The file had to have been a lie. All of it had to have been a lie, an attempt to terminate the girl before she could talk. And now he was compromised on a personal level, because he'd be the liar if he didn't admit he wanted to protect the girl from anyone that would harm her. He supposed it was inevitable, really. A girl like that, so earnest and kind, so hardworking, so inherently decent—the idea of a girl like that in the clutches of Sho Fuwa was enough to make him clench his first and punch a hole into some wall or other.
He was still subject to the terminate order, though now that he'd made a bona fide evaluation, he had a reason not to do that termination on-sight. Policy would support him if the cameras showed him detaining and securing the girl for further evaluation instead of blowing her brains out.

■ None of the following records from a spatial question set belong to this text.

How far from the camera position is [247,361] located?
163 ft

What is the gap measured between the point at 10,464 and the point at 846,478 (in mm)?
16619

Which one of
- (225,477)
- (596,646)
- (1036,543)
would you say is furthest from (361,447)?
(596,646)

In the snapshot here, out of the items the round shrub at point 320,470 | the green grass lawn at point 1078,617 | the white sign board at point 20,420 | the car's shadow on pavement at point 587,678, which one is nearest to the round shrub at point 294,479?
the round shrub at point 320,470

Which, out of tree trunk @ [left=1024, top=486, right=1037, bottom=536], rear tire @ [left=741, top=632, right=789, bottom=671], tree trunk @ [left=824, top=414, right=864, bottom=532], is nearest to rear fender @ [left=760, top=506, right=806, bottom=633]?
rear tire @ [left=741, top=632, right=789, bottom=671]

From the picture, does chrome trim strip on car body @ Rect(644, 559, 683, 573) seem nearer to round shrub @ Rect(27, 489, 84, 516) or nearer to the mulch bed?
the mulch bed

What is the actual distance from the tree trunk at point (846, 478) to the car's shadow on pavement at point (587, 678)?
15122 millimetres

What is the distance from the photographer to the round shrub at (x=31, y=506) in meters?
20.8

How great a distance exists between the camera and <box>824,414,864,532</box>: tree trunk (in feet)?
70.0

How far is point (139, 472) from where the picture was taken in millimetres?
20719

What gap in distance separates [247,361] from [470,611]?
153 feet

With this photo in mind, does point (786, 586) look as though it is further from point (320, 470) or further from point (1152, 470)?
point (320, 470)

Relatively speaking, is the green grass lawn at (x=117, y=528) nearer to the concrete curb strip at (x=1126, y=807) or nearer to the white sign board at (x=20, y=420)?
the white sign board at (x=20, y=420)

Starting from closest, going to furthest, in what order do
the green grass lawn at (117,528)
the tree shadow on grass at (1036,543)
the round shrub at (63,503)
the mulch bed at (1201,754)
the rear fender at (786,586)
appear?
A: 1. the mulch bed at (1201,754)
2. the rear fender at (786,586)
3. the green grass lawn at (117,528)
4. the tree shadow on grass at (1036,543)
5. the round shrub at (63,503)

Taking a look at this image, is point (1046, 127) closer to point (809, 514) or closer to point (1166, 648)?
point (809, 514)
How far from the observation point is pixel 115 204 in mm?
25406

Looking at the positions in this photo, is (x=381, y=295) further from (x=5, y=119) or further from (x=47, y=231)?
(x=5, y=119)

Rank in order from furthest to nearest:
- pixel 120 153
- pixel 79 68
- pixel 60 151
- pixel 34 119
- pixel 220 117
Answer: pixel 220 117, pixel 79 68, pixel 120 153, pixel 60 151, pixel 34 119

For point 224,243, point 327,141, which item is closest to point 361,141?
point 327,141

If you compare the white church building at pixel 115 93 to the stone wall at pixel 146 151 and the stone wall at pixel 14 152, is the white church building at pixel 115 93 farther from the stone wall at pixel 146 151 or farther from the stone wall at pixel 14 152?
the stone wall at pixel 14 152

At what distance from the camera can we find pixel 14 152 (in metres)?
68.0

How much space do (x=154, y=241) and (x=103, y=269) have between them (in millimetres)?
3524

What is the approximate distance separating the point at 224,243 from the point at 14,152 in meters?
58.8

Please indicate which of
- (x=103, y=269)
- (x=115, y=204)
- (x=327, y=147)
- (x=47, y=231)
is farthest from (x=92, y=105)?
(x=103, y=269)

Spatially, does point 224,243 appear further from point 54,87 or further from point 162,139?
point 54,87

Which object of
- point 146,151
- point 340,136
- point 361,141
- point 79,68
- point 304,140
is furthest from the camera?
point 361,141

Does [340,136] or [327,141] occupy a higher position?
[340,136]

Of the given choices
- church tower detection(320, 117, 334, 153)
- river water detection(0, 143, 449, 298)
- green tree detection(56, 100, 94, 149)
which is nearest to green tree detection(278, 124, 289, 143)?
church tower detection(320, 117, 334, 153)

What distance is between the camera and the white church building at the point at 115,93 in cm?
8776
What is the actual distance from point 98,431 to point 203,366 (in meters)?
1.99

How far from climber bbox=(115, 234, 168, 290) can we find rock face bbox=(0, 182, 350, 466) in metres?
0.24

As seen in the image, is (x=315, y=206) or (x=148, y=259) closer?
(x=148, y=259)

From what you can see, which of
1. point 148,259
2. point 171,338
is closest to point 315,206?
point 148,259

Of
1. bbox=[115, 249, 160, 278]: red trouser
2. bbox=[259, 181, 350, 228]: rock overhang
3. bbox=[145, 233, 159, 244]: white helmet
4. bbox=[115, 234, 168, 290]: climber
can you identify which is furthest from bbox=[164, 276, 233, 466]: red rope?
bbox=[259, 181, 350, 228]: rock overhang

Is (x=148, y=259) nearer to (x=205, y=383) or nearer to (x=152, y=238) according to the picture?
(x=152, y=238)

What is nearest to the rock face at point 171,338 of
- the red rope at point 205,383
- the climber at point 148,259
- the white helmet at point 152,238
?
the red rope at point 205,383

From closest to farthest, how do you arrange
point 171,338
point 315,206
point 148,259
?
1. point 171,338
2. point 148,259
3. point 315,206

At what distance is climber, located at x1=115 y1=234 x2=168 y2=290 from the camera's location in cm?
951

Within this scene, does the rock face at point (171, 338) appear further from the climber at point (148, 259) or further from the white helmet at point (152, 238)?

He knew it wasn't smart. He knew should've turned around and walked away as soon as he identified her and then waited for the restaurant to close to secure her and get her to a safehouse. He had spent many hours in similar stakeouts in the hovercar, and a meal replacement bar was plenty good enough for him as a supper. Instead he'd sat and eaten and watched her out of the corner of his eye, because he couldn't help himself.
That dinner would cost him. There were a few worst-case scenarios. For one, the Fuwas could claim he'd look like he was abetting the escape of one of their assets if he failed to bring her in. But even if he thought she truly was a droid, he'd still be following policy by bringing her in for additional checks. She wasn't malfunctioning, and she didn't look like she was an imminent danger to anyone.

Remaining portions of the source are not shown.